= EXERCISE GOAL =
Write out only the lines from the line containing "How far from" to the end of the listing below, both included, exactly as they stand. Drop the pictures.

⟨

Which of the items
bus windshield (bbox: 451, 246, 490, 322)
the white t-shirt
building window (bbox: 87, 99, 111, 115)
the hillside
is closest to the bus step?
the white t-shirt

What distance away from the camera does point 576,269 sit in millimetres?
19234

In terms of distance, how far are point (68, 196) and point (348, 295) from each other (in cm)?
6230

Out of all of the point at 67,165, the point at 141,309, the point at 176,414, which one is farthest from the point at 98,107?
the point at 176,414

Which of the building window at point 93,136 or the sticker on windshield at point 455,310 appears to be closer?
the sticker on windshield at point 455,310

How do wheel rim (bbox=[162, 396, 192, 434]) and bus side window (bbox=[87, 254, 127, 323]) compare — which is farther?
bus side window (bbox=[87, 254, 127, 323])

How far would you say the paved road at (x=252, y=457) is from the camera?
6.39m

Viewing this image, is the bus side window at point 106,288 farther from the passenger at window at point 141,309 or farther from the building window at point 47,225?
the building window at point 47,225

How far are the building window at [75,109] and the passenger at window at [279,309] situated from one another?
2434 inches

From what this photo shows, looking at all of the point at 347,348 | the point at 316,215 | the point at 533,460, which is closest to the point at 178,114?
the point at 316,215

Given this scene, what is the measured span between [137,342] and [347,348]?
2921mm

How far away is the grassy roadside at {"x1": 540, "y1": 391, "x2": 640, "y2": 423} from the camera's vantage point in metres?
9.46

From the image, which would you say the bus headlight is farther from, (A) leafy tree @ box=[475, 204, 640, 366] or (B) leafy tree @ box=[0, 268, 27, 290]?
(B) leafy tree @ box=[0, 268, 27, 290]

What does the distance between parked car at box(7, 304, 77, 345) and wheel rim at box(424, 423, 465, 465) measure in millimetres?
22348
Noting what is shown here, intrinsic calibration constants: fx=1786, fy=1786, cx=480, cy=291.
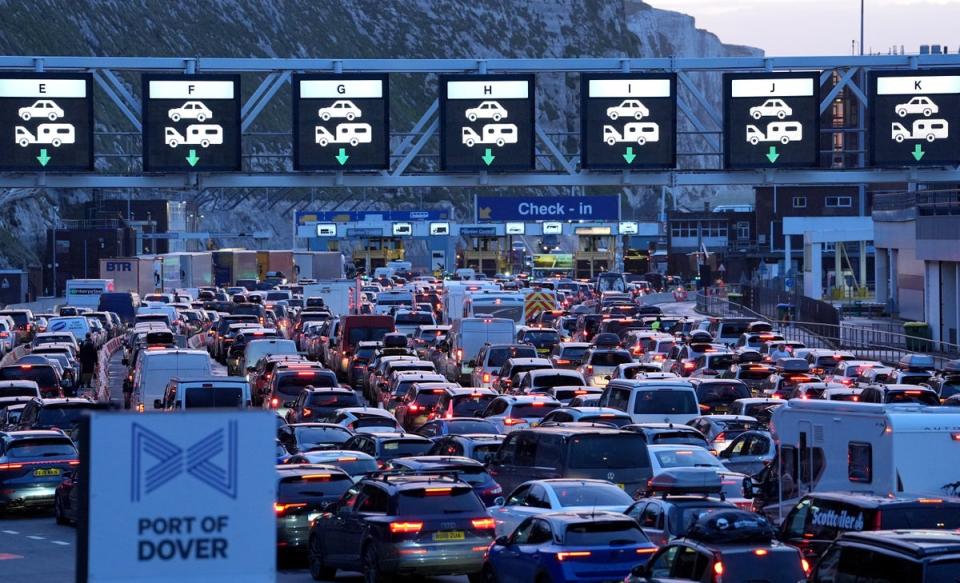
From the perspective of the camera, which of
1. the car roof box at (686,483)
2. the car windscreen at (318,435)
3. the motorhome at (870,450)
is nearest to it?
the motorhome at (870,450)

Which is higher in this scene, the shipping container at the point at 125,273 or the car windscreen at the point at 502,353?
the shipping container at the point at 125,273

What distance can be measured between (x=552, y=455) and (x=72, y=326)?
40302 millimetres

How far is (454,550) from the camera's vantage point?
728 inches

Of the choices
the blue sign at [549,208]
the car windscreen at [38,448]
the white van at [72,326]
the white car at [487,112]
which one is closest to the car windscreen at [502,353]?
the white car at [487,112]

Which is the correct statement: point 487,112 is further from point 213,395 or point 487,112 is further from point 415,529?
point 415,529

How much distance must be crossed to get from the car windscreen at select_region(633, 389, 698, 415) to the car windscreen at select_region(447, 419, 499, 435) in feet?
9.54

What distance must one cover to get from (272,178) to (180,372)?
574cm

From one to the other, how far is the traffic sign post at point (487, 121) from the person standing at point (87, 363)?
13964 mm

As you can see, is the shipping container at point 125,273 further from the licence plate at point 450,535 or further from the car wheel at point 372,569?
the licence plate at point 450,535

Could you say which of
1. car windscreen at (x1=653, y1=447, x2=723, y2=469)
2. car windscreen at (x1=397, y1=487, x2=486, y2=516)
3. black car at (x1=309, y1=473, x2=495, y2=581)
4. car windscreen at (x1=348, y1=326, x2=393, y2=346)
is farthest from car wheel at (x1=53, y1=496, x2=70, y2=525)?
car windscreen at (x1=348, y1=326, x2=393, y2=346)

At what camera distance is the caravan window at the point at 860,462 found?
19188mm

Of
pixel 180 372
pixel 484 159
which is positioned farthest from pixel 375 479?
→ pixel 484 159

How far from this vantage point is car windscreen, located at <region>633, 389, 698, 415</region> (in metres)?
30.3

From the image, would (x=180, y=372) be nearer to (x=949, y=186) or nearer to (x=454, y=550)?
(x=454, y=550)
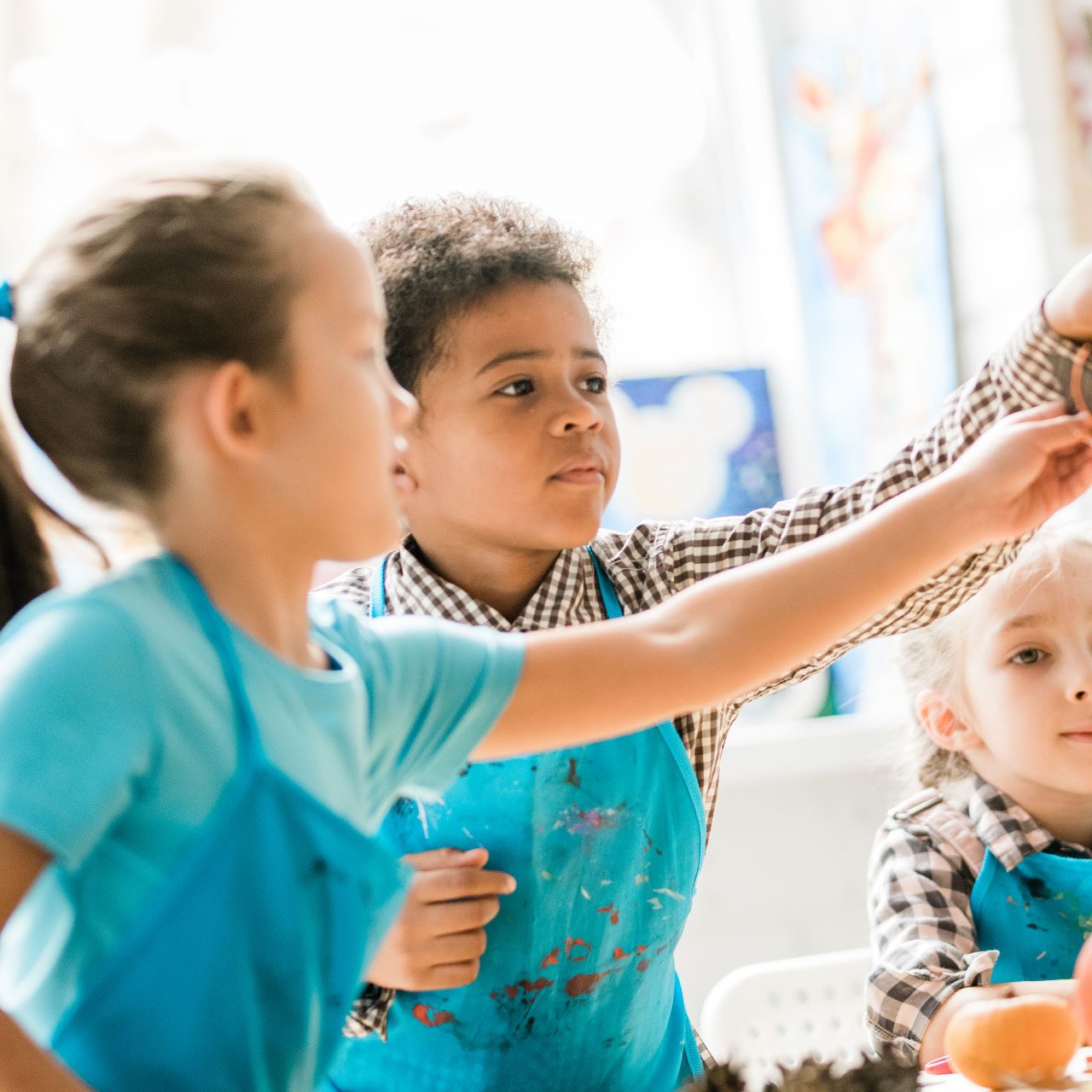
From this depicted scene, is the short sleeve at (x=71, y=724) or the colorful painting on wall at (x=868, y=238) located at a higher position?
the short sleeve at (x=71, y=724)

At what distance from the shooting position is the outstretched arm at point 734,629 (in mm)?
627

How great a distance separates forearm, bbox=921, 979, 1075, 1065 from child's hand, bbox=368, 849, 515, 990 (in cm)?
29

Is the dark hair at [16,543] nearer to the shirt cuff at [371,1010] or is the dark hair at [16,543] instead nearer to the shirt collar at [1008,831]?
the shirt cuff at [371,1010]

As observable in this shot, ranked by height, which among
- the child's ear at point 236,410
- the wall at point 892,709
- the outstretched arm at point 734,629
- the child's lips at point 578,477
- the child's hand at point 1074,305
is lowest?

⟩

= FINISHED EXERCISE =
How far from this vantage point is car windscreen, located at <region>633, 389, 698, 415</region> (in metres)?
30.3

From the image, would (x=180, y=372) be nearer to (x=949, y=186) or nearer to (x=454, y=550)?
(x=454, y=550)
From this depicted scene, is the short sleeve at (x=71, y=724) or the colorful painting on wall at (x=868, y=238) located at a higher position?
the short sleeve at (x=71, y=724)

At what distance from the shooting position is the outstretched arm at point 734,629 (in mm)?
627

How great a distance separates forearm, bbox=921, 979, 1075, 1065 from child's hand, bbox=368, 849, 515, 990 (in cm)?
29

Is the dark hair at [16,543] nearer to the shirt cuff at [371,1010] or is the dark hair at [16,543] instead nearer to the shirt collar at [1008,831]?
the shirt cuff at [371,1010]

As observable in this shot, ranked by height, which among
- the child's ear at point 236,410
- the wall at point 892,709
- the outstretched arm at point 734,629
- the child's lips at point 578,477
- the child's hand at point 1074,305
is lowest?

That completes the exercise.